- Raw data:

----------------

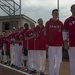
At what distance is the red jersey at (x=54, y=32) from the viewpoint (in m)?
9.78

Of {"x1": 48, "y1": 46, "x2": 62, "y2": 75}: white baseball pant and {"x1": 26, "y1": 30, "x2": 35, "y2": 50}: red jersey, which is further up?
{"x1": 26, "y1": 30, "x2": 35, "y2": 50}: red jersey

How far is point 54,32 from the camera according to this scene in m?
9.78

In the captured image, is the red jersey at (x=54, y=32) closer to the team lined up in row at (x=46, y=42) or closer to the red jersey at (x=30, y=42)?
the team lined up in row at (x=46, y=42)

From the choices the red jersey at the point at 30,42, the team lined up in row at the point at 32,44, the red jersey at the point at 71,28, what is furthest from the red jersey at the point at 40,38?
the red jersey at the point at 71,28

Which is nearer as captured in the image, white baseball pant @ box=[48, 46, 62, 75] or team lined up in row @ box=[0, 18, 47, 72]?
white baseball pant @ box=[48, 46, 62, 75]

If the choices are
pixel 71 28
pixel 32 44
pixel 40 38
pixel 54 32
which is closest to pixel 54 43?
pixel 54 32

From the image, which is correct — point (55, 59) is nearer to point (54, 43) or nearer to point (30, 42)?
point (54, 43)

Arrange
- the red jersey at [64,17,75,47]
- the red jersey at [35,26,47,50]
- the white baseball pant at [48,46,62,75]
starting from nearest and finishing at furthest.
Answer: the red jersey at [64,17,75,47], the white baseball pant at [48,46,62,75], the red jersey at [35,26,47,50]

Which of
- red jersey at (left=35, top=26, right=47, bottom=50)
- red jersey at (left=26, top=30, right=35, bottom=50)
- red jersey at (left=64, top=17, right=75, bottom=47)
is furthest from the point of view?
red jersey at (left=26, top=30, right=35, bottom=50)

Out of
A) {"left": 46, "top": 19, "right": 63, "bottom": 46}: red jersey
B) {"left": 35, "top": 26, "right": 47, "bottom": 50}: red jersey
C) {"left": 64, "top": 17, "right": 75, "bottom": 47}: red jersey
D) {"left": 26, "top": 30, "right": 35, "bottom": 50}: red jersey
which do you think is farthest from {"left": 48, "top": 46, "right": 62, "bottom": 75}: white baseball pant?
{"left": 26, "top": 30, "right": 35, "bottom": 50}: red jersey

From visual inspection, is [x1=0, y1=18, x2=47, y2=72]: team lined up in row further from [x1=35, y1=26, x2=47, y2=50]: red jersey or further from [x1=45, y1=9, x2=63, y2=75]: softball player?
[x1=45, y1=9, x2=63, y2=75]: softball player

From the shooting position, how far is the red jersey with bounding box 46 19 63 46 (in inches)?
385

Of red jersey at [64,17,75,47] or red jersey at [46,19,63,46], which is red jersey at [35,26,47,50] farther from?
red jersey at [64,17,75,47]

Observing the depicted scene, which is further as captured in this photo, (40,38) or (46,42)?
(40,38)
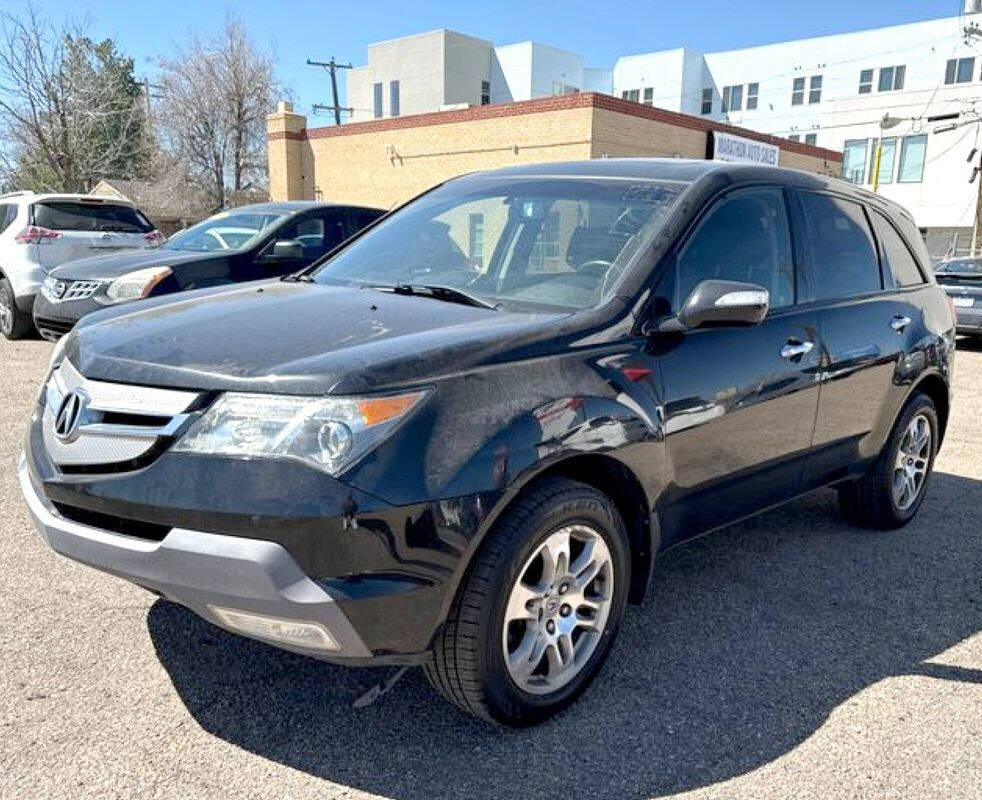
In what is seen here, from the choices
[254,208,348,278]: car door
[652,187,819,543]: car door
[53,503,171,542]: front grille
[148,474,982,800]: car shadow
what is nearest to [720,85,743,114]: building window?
[254,208,348,278]: car door

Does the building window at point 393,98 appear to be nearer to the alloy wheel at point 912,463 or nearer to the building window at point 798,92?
the building window at point 798,92

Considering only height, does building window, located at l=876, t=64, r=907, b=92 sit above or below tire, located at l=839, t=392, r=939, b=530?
above

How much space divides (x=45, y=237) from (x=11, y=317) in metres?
1.07

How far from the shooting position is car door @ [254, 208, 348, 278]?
322 inches

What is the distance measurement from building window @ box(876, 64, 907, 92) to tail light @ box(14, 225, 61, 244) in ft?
143

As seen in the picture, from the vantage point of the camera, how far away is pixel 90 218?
10.8m

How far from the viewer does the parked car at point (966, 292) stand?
41.9 feet

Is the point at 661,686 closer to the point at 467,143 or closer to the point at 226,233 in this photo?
the point at 226,233

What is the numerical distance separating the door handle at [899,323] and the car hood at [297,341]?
7.67 feet

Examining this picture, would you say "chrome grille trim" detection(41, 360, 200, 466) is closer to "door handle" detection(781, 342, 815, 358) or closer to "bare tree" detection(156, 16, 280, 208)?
"door handle" detection(781, 342, 815, 358)

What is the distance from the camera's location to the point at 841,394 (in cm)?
406

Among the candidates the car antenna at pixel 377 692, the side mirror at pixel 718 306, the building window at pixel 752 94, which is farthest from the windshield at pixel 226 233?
the building window at pixel 752 94

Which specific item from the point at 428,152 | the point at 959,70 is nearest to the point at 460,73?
the point at 959,70

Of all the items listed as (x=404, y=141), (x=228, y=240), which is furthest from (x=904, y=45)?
(x=228, y=240)
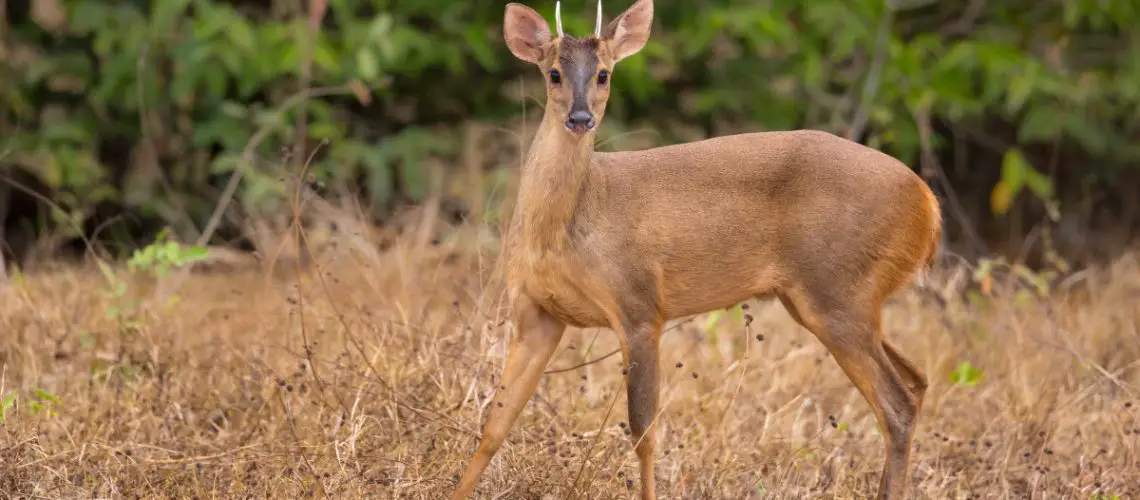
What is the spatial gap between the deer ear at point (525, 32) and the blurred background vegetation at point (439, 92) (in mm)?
2970

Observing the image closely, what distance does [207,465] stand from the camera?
4770 millimetres

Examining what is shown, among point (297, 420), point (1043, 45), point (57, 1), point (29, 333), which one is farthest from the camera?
point (1043, 45)

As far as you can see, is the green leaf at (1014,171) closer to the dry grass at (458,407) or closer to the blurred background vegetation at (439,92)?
the blurred background vegetation at (439,92)

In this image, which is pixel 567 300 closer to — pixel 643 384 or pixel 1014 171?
pixel 643 384

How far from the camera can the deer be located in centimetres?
453

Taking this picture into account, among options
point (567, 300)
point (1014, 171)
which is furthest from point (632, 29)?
point (1014, 171)

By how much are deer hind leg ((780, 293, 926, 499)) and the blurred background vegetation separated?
9.27 feet

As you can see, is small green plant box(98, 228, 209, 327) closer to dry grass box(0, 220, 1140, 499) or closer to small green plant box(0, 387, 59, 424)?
dry grass box(0, 220, 1140, 499)

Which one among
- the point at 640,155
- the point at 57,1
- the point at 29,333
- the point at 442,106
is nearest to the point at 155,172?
the point at 57,1

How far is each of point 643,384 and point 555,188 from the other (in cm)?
65

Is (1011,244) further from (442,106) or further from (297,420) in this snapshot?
(297,420)

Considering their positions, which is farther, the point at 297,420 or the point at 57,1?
the point at 57,1

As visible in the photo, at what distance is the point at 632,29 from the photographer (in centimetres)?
474

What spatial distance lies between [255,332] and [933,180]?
5.25 meters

----------------

Print all of the entries above word for word, leaving out the pictures.

At what distance is the red jersey at (x=54, y=32) from the viewpoint (in m)?
9.78

Of {"x1": 48, "y1": 46, "x2": 62, "y2": 75}: white baseball pant and {"x1": 26, "y1": 30, "x2": 35, "y2": 50}: red jersey, which is further up?
{"x1": 26, "y1": 30, "x2": 35, "y2": 50}: red jersey

How far is point 54,32 from the camera according to this scene in m?
9.78

In the captured image, is the red jersey at (x=54, y=32) closer to the team lined up in row at (x=46, y=42) or closer to the red jersey at (x=30, y=42)?
the team lined up in row at (x=46, y=42)

From the choices the red jersey at the point at 30,42, the team lined up in row at the point at 32,44, the red jersey at the point at 71,28, what is furthest from the red jersey at the point at 40,38?
the red jersey at the point at 71,28

Which is nearer as captured in the image, white baseball pant @ box=[48, 46, 62, 75] or team lined up in row @ box=[0, 18, 47, 72]?
white baseball pant @ box=[48, 46, 62, 75]

If the choices are
pixel 71 28
pixel 32 44
pixel 40 38
pixel 54 32
which is closest to pixel 54 43?
pixel 54 32

From the image, which is correct — point (55, 59) is nearer to point (54, 43) or nearer to point (30, 42)?
point (54, 43)

Arrange
- the red jersey at [64,17,75,47]
- the red jersey at [35,26,47,50]
- the white baseball pant at [48,46,62,75]
starting from nearest and finishing at furthest.
Answer: the red jersey at [64,17,75,47], the white baseball pant at [48,46,62,75], the red jersey at [35,26,47,50]

Which of
- red jersey at (left=35, top=26, right=47, bottom=50)
- red jersey at (left=26, top=30, right=35, bottom=50)
- red jersey at (left=64, top=17, right=75, bottom=47)
is furthest from the point of view?
red jersey at (left=26, top=30, right=35, bottom=50)

Out of
A) {"left": 46, "top": 19, "right": 63, "bottom": 46}: red jersey
B) {"left": 35, "top": 26, "right": 47, "bottom": 50}: red jersey
C) {"left": 64, "top": 17, "right": 75, "bottom": 47}: red jersey
D) {"left": 26, "top": 30, "right": 35, "bottom": 50}: red jersey
which do you think is farthest from {"left": 48, "top": 46, "right": 62, "bottom": 75}: white baseball pant?
{"left": 26, "top": 30, "right": 35, "bottom": 50}: red jersey

From visual inspection, is [x1=0, y1=18, x2=47, y2=72]: team lined up in row further from [x1=35, y1=26, x2=47, y2=50]: red jersey or further from [x1=45, y1=9, x2=63, y2=75]: softball player?
[x1=45, y1=9, x2=63, y2=75]: softball player

From the shooting position, how far is the red jersey with bounding box 46 19 63 46 (in inches)?
385

Of red jersey at [64,17,75,47] or red jersey at [46,19,63,46], which is red jersey at [35,26,47,50] farther from?
red jersey at [64,17,75,47]

Observing the depicted scene, which is further as captured in this photo, (40,38) or (46,42)?
(40,38)
In what is seen here, from the choices
[254,208,348,278]: car door
[652,187,819,543]: car door
[53,503,171,542]: front grille
[148,474,982,800]: car shadow
what is nearest to [720,85,743,114]: building window?
[254,208,348,278]: car door

Does the building window at point 393,98 appear to be nearer to the alloy wheel at point 912,463 or nearer to the building window at point 798,92?
the building window at point 798,92

Considering only height, does building window, located at l=876, t=64, r=907, b=92 sit above or below tire, located at l=839, t=392, r=939, b=530?
above

How much space divides (x=45, y=237) from (x=11, y=317) in metres?
1.07

How far from the shooting position is car door @ [254, 208, 348, 278]?
322 inches

What is the distance measurement from building window @ box(876, 64, 907, 92) to tail light @ box(14, 225, 61, 244) in ft?
143

As seen in the picture, from the vantage point of the camera, how far away is pixel 90 218?
10.8m

How far from the viewer does the parked car at point (966, 292) stand?
41.9 feet

Is the point at 661,686 closer to the point at 467,143 or closer to the point at 226,233 in this photo?
the point at 226,233

What is the numerical distance separating the door handle at [899,323] and the car hood at [297,341]?
7.67 feet

Examining this picture, would you say "chrome grille trim" detection(41, 360, 200, 466) is closer to "door handle" detection(781, 342, 815, 358) or closer to "bare tree" detection(156, 16, 280, 208)?
"door handle" detection(781, 342, 815, 358)

What is the distance from the camera's location to the point at 841,394 (in cm)?
406

Among the candidates the car antenna at pixel 377 692, the side mirror at pixel 718 306, the building window at pixel 752 94, which is farthest from the windshield at pixel 226 233?
the building window at pixel 752 94

Which specific item from the point at 428,152 | the point at 959,70 is nearest to the point at 460,73?
the point at 959,70

Of all the items listed as (x=404, y=141), (x=228, y=240), which is furthest from (x=904, y=45)?
(x=228, y=240)
What is the spatial gap between the deer ear at point (525, 32) and the blurred background vegetation at point (439, 92) (in mm)?
2970

Observing the image closely, what distance does [207,465] stand from the camera?
4770 millimetres

Examining what is shown, among point (297, 420), point (1043, 45), point (57, 1), point (29, 333), which one is farthest from the camera?
point (1043, 45)

As far as you can see, is the green leaf at (1014,171) closer to the dry grass at (458,407) or closer to the blurred background vegetation at (439,92)?
the blurred background vegetation at (439,92)

In this image, which is pixel 567 300 closer to — pixel 643 384 or pixel 1014 171?
pixel 643 384

How far from the camera can the deer be located in centimetres?
453

Taking this picture into account, among options
point (567, 300)
point (1014, 171)
which is furthest from point (632, 29)?
point (1014, 171)

By how much are deer hind leg ((780, 293, 926, 499)) and the blurred background vegetation separated?
9.27 feet

As you can see, is small green plant box(98, 228, 209, 327) closer to dry grass box(0, 220, 1140, 499) or closer to small green plant box(0, 387, 59, 424)?
dry grass box(0, 220, 1140, 499)

Which one among
- the point at 640,155
- the point at 57,1
- the point at 29,333
- the point at 442,106
is nearest to the point at 155,172?
the point at 57,1

How far is each of point 643,384 and point 555,188 from the other (in cm)?
65

Is (1011,244) further from (442,106) or further from (297,420) in this snapshot?
(297,420)

Considering their positions, which is farther, the point at 297,420 or the point at 57,1?
the point at 57,1

As visible in the photo, at what distance is the point at 632,29 from the photographer (in centimetres)?
474

What spatial distance lies between [255,332] and [933,180]?
5.25 meters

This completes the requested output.